Liao, N, Xie, ZK, Huang, J, Xie, ZF
Gene. 2013;(2):179-83
Abstract
AIMS: Data on the association between the ghrelin Leu72Met polymorphism and type 2 diabetes are conflicting. A meta-analysis was performed on this topic. METHODS We searched for case-control studies using electronic databases (Medline and PubMed) and reference lists of studies. Odds ratios (OR) and 95% confidence intervals (CI) assuming dominant, recessive and homozygote comparison genetic models were calculated. RESULTS Six case-control studies involving a total of 3417 cases and 3081 controls were included in this meta-analysis.
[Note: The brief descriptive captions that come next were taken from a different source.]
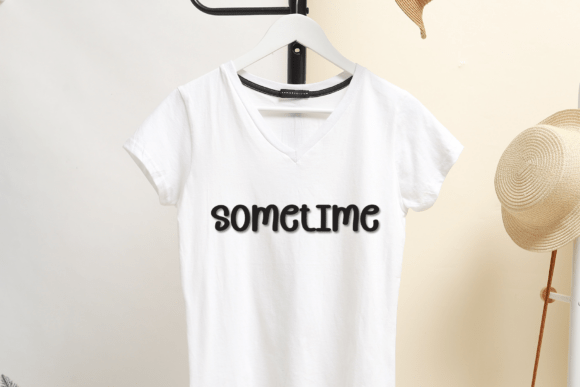 Smart Change Font PNG with transparent background - Preview 1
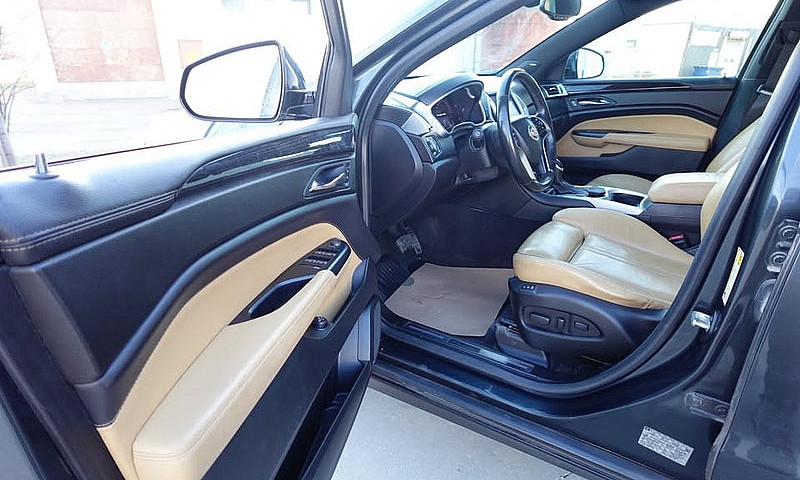 2014 Cadillac Srx-4(...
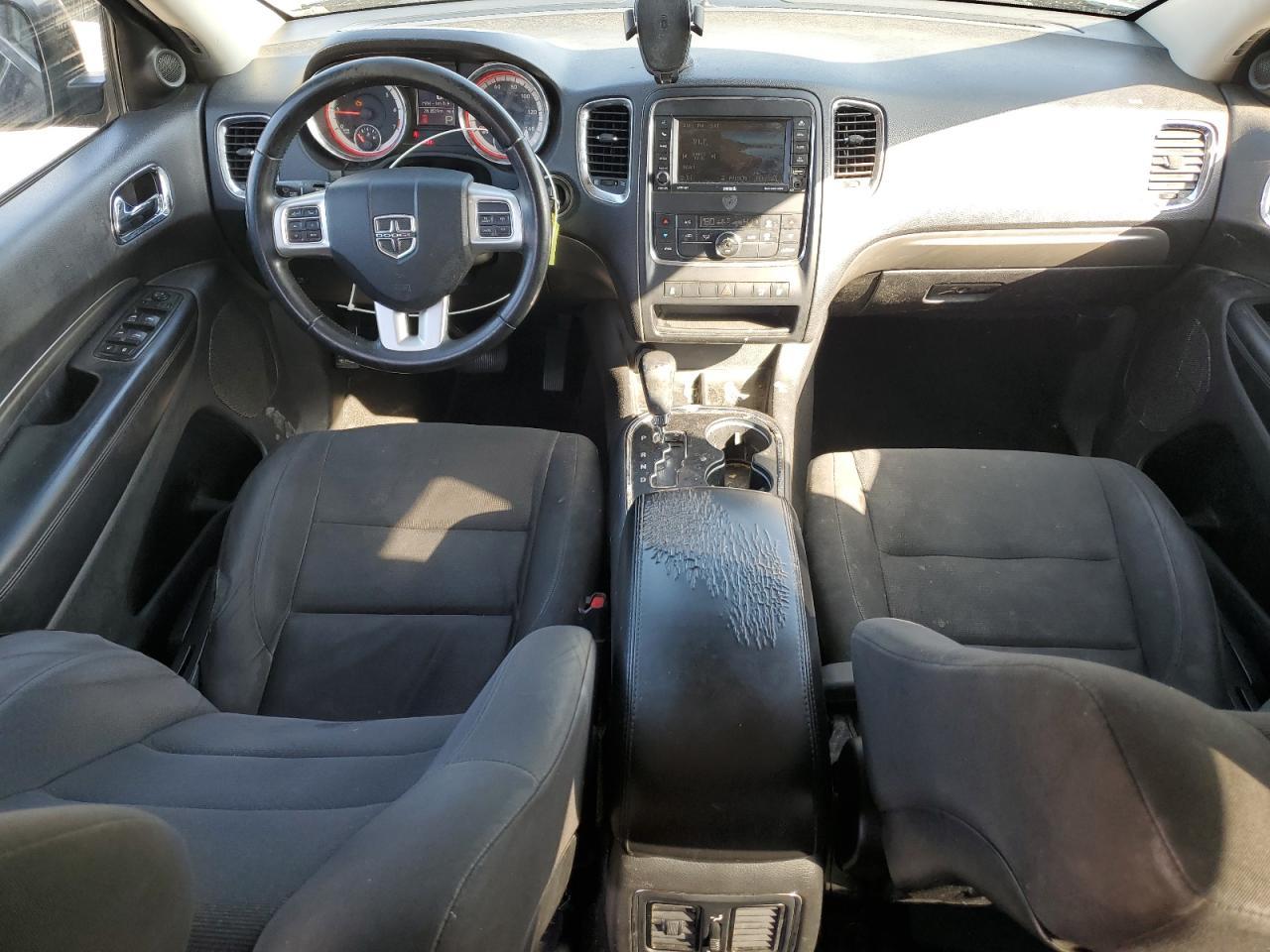 2013 Dodge Durango Sxt - zdjęcie 8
No association was found between the ghrelin Leu72Met polymorphism and type 2 diabetes risk in the overall population in dominant, recessive and homozygote comparison models. However, in subgroup analyses stratified by ethnicity, we found that the risk for type 2 diabetes was decreased in subjects with Met72+ genotypes in Caucasians (OR=0.79, 95% CI: 0.64-0.98, P(z)=0.030). CONCLUSION The ghrelin Leu72Met polymorphism was protective against type 2 diabetes in Caucasians. Future studies performed in larger sample size are needed to allow a more definitive conclusion.